When to see a Doctor?

See your doctor if you feel persistent abdominal pain or if the pain is so severe that you can not find a comfortable position or sit still.

What are the Lifestyle Changes that are Needed?

To recover from Pancreatitis, you should avoid smoking, alcohol and should stop the habit altogether if possible. Follow a low-fat diet like including more vegetables, whole grains, lean meat, and fruits in your diet. Also, pancreatitis may cause dehydration. You should replenish the loss by drinking a lot of water every day.

Can Alternative Therapy Help in Treating Pancreatitis?

No, the alternative therapies can not cure the condition. However, they can help you cope with your pain.

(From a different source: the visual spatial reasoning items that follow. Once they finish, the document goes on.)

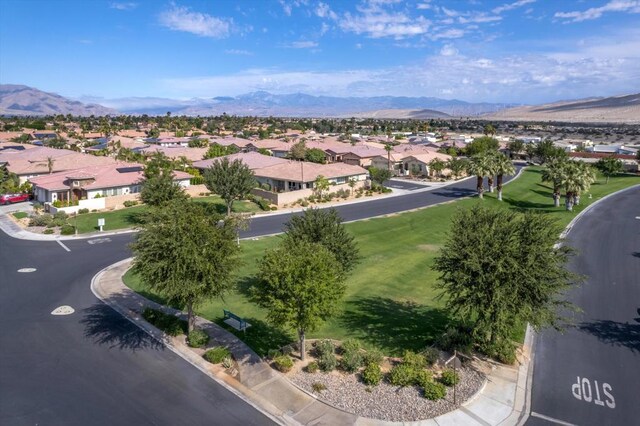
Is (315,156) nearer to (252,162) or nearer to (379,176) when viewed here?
(252,162)

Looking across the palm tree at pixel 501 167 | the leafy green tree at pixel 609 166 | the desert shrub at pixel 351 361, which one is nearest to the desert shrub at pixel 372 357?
the desert shrub at pixel 351 361

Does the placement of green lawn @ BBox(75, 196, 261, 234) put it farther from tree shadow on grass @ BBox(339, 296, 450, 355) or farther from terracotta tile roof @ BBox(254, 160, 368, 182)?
tree shadow on grass @ BBox(339, 296, 450, 355)

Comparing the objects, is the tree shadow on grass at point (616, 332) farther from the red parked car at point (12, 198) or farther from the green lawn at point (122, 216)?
the red parked car at point (12, 198)

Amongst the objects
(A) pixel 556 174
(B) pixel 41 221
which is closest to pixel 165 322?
(B) pixel 41 221

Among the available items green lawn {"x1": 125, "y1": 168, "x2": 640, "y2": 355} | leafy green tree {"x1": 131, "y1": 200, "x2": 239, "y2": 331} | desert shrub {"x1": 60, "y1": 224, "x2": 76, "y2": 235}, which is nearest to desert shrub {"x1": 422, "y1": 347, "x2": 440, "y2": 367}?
green lawn {"x1": 125, "y1": 168, "x2": 640, "y2": 355}

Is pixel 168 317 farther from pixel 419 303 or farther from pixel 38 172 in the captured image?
pixel 38 172
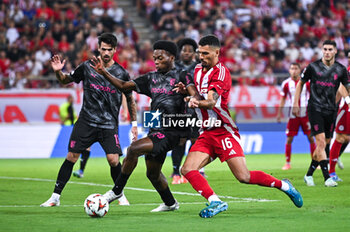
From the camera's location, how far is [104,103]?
10055mm

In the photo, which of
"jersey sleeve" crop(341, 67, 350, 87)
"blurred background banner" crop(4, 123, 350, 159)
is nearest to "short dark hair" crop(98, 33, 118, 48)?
"jersey sleeve" crop(341, 67, 350, 87)

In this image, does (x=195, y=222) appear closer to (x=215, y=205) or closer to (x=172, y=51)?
(x=215, y=205)

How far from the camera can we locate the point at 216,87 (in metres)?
8.04

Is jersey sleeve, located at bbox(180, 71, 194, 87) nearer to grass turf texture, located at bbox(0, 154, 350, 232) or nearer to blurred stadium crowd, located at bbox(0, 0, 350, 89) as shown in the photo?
grass turf texture, located at bbox(0, 154, 350, 232)

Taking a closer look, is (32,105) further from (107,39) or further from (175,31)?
(107,39)

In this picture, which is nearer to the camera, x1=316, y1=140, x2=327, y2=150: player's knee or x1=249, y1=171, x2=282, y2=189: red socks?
x1=249, y1=171, x2=282, y2=189: red socks

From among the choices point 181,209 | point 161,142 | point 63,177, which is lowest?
point 181,209

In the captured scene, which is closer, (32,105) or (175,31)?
(32,105)

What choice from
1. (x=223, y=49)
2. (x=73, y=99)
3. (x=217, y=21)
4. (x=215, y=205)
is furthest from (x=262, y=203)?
(x=217, y=21)

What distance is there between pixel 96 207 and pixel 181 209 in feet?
4.56

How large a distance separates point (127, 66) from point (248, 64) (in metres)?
5.18

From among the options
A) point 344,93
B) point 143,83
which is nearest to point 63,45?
point 344,93

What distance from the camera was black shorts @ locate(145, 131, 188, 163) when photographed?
28.0 ft

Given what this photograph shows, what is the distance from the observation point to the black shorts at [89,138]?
32.2 feet
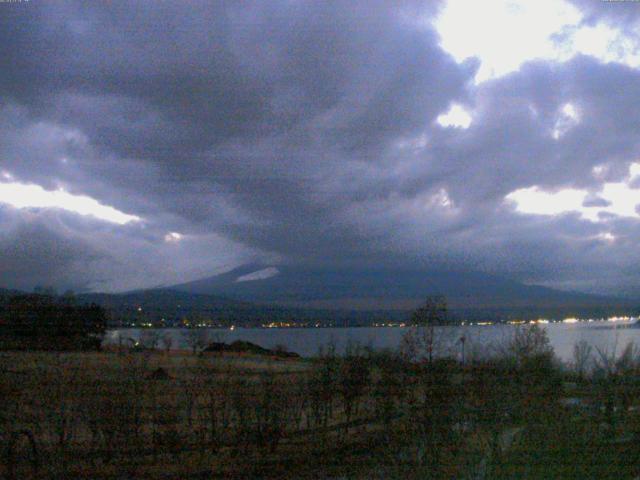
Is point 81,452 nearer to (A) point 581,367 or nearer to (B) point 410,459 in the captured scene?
(B) point 410,459

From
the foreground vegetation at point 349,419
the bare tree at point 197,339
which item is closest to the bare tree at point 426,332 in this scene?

You can practice meditation, yoga, relaxation exercises, and acupuncture. These are especially helpful for individuals with chronic Pancreatitis as there is a constant pain that can not be managed merely with medications.

What Puts me at a Greater Risk of Developing Pancreatitis?

Certain factors like obesity, smoking habits, and excessive drinking habits put you at a higher risk of developing the disease. However, these can be changed with modification of lifestyle and habits. But, a family history of Pancreatitis plays an important role. Genetic predisposition has been greatly observed in individuals with chronic Pancreatitis.

Is there a Change in Bowel Movement Due to Pancreatitis?

Yes, you might notice a more bulky and smelly stool formation that has a lot of fat content. It is also known as steatorrhea and is due to a lack of fat-digesting enzymes that are formed by the Pancreas.